Every individual appointed by the school to handle acts of bullying should unequivocally be required to hold a proper license and the credentials to effectively do the job. License requirements should include either: Licensed Clinical Social Worker (LCSW), Licensed Professional Counselor (LPC), School Psychologist (PsyD) or Licensed Marriage and Family Therapist (LMFT). These professionals hold the specific education and experience required to be effective in the school to determine the validity of bullying acts and the appropriate responses to such acts. Many schools already have these licensed professionals in their schools as support staff to youth who are combating mental health and behavioral issues. It is imperative that each school hire the qualified staff to address bullying reports, and not rely on current staff to handle bullying issues in addition to their own responsibilities and roles within the school.

In addition to each designee possessing appropriate licensure to be appointed to handle matters related to bullying, this individual must have relevant work experience and show demonstrated success in this field to properly address bullying in schools. Whether it means that this professional has experience as a school social worker, or has worked in a facility that treats victims or perpetrators of bullying, this designated person should have previous experience that compliments the responsibilities as a manager of bullying issues within the school.

c. Responding to HIB Off School Grounds

Both New York and New Jersey fall short when developing policy to remedy acts of bullying when a youth is not on school property and when the incident does not occur during school hours. While it is mentioned in both educational policies that the school is responsible for responding to acts of bullying that do not occur at school, they fail to outline the method of acting in response to a report of bullying. Again, these laws are vague when defining the specific details on a response to bullying. When the law does not specify how to respond, school districts are left to decide this locally, or even not at all. There becomes a lack of accountability on behalf of districts when bullying events occur beyond the scope of the classroom. This lack of accountability and complacency is a dangerous combination when bullying has expanded its potential to cause damage through cyberbullying. Many parents, legal guardians, and victims of bullying are left in an isolative state, and are uninformed on who to report the bullying to, and what remedy is available for bullying when school is closed for summer vacation and holidays, or when simply the act occurs on the internet, or somewhere other than school property.

This downfall in the legislation creates another loophole for criminalizing youth behaviors. It is clear that when parents and legal guardians do not have school support to address acts of bullying with their child, there is an automatic tendency to seek assistance from the next option that is available—local law enforcement. This can be traumatic not only for the victim of the bullying, but it can also equally traumatic for a youth who has been accused of bullying.
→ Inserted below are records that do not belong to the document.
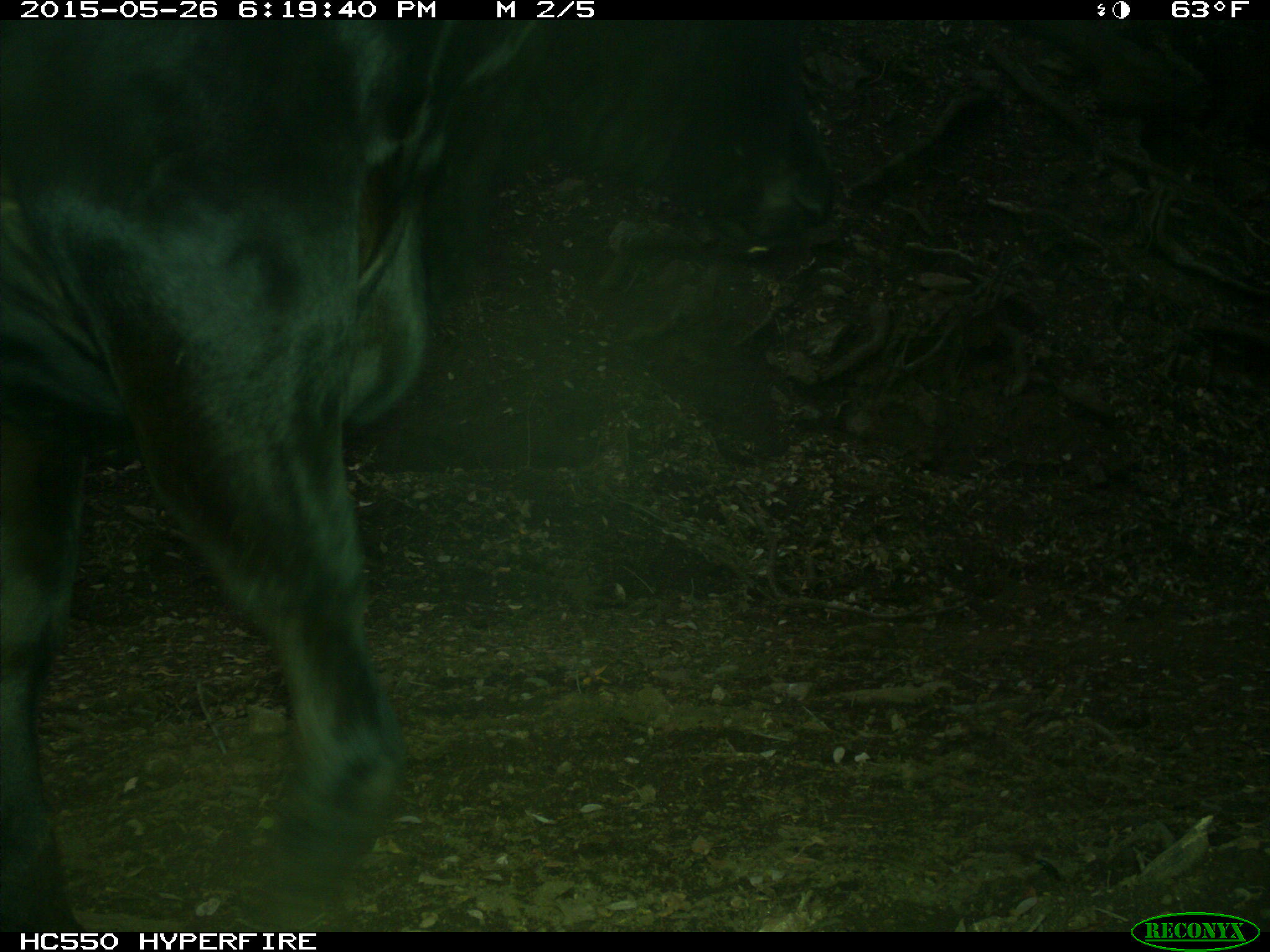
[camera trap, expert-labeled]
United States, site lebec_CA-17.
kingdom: Animalia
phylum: Chordata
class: Mammalia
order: Artiodactyla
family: Bovidae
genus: Bos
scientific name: Bos taurus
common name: domestic cow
Bos taurus (domestic cow).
Involving the local law enforcement creates its own environment of intimidation, when the objective is to create a safe and supportive environment for youth in whatever environment they are participants of.
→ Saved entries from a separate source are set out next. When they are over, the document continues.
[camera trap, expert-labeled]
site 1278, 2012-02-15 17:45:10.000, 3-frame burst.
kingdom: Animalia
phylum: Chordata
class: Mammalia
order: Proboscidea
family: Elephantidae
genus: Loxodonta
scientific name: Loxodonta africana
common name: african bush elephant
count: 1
In order to rectify this problematic issue, the New York and New Jersey educational law should be amended to include specific instructions for the school to address a bullying report that does not occur at school. These policies should specify that the bullying specialist and coordinator positions are twelve-month positions. Additionally, these policies should require the appointment of an on-call contact person within the district to address bullying acts that do not occur during school hours. The amendment should also contain a clear set of guidelines on the procedure for addressing bullying acts outside of school.